Introducing the Panel Session: “Gated Communities in America”, Lang and Danielsen state: “[Gary] Pivo …considers the symbolic impact that gated communities have on children who pass through the gate on a daily basis. He is concerned that symbolic distinctions between life within the walls and life outside will produce adults who disengage from civic participation in the larger community. He also raises an interesting sociological question concerning whether children raised in gated communities will develop a sense of very hard lines between their class and others.” (p.874)
Pivo himself said: “Can I say something here about children and symbolism, because I’m concerned about the wall and the gate as a physical symbol? I’ve recently been reading the work of some childhood development people on the problem of porno shops in neighborhoods.
What they were talking about in particular is how kids use images to define the kinds of people that are okay and not okay and how they use their neighborhood territory quite a lot for collecting these images. I’m afraid that children who are raised going through a gate four times a day with their folks in the car will develop a much stronger “in-crowd, outside-group” mentality.” (p.896)

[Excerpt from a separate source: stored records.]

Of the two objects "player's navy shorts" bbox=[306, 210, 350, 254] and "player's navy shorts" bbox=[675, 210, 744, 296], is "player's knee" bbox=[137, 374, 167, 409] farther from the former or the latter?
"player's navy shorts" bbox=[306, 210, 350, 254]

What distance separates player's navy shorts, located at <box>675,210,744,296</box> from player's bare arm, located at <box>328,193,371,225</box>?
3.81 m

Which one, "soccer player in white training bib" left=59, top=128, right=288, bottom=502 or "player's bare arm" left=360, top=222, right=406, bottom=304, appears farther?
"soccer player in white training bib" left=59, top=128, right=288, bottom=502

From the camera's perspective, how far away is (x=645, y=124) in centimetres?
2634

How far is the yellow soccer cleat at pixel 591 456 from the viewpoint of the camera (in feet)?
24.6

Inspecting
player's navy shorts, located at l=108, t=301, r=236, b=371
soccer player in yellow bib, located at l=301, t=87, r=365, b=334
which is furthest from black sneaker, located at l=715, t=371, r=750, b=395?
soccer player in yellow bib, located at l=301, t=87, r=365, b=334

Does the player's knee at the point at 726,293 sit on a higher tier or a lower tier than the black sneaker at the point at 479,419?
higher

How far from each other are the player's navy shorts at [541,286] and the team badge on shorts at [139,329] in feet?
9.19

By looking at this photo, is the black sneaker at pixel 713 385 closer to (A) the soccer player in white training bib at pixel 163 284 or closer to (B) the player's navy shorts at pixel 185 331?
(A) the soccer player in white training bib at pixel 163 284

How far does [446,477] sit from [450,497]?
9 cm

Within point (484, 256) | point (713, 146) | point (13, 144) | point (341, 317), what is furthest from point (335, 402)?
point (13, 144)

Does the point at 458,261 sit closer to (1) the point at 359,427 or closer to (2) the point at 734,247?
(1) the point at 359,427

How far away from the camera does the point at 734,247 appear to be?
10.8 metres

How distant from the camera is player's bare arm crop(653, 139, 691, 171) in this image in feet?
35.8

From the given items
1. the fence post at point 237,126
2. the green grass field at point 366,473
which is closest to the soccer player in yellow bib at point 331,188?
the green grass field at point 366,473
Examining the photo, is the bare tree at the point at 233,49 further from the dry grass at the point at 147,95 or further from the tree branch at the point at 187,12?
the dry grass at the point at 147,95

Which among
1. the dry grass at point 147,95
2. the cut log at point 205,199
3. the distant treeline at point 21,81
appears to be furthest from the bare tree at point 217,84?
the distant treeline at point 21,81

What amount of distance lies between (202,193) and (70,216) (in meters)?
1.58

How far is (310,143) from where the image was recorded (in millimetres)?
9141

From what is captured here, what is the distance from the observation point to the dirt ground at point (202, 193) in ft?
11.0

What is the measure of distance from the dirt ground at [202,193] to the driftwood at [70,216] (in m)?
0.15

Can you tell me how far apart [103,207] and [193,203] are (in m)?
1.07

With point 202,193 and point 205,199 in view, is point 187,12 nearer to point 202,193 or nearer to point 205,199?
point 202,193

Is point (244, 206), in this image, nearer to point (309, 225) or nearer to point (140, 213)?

Ref: (emphases in blue bold) Robert E. Lang & Karen A. Danielsen (1997): Gated communities in America: Walling out the world?, Housing Policy Debate, 8:4, 867-899
This article revisits and reproduces the Friday, November 7, 1997, Panel Session: “Gated Communities in America” “Planning in the Americas” Conference, Association of Collegiate Schools of Planning, November 6–9, 1997, Fort Lauderdale, FL (moderated by Edward J. Blakely). It is this session that is referenced above.